What to work on
Starting with the line below that holds "Ossature légère en planches de bois 2X6" and stopping after the line that holds "Solin intramural", transcribe the lines exactly, leaving out all pictures.

Materials provided
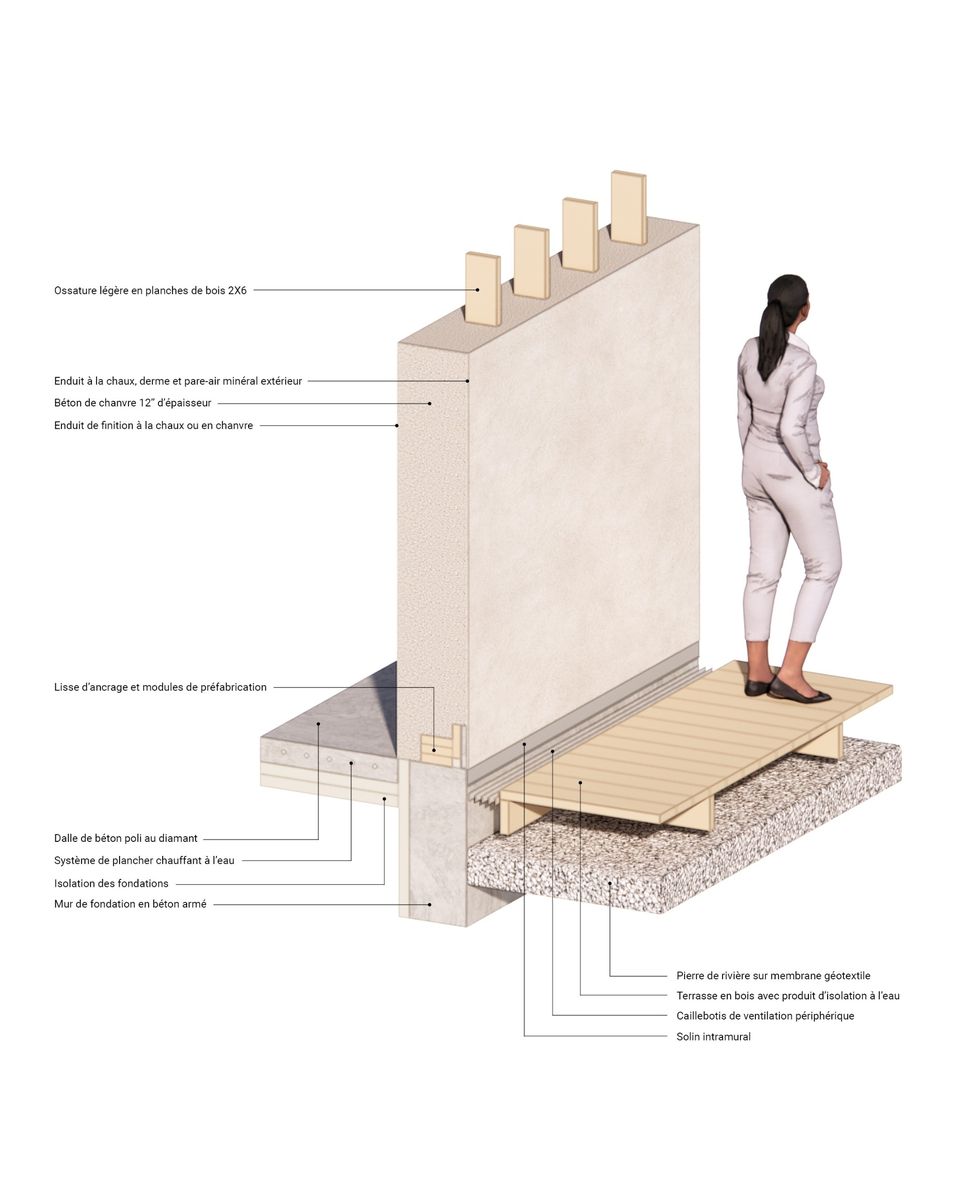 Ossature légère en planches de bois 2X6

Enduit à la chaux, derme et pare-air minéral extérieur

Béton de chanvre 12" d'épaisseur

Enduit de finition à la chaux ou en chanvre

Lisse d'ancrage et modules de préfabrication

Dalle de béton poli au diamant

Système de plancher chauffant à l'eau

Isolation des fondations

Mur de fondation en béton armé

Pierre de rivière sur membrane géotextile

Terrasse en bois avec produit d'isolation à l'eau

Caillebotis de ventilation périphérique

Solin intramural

==

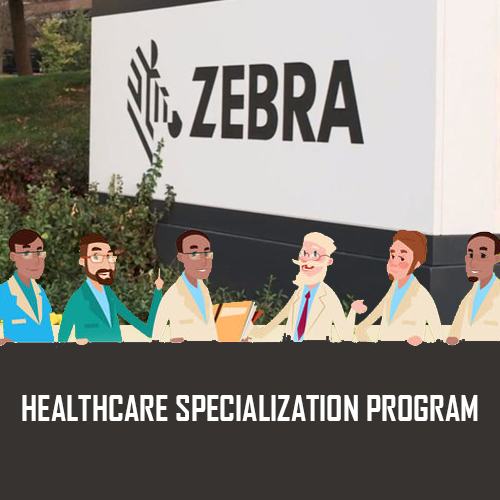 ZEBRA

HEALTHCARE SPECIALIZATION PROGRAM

==

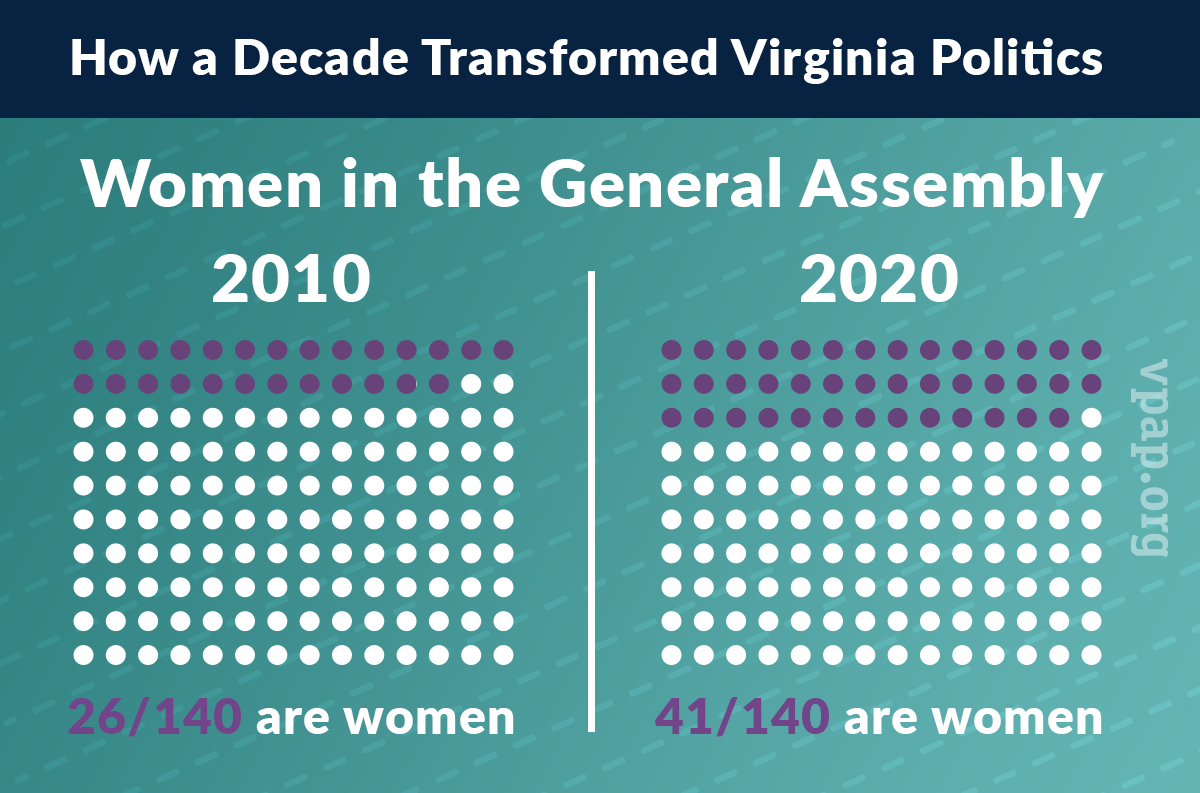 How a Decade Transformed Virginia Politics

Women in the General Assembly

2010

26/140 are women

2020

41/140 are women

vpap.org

Answer box
 Ossature légère en planches de bois 2X6

Enduit à la chaux, derme et pare-air minéral extérieur

Béton de chanvre 12" d'épaisseur

Enduit de finition à la chaux ou en chanvre

Lisse d'ancrage et modules de préfabrication

Dalle de béton poli au diamant

Système de plancher chauffant à l'eau

Isolation des fondations

Mur de fondation en béton armé

Pierre de rivière sur membrane géotextile

Terrasse en bois avec produit d'isolation à l'eau

Caillebotis de ventilation périphérique

Solin intramural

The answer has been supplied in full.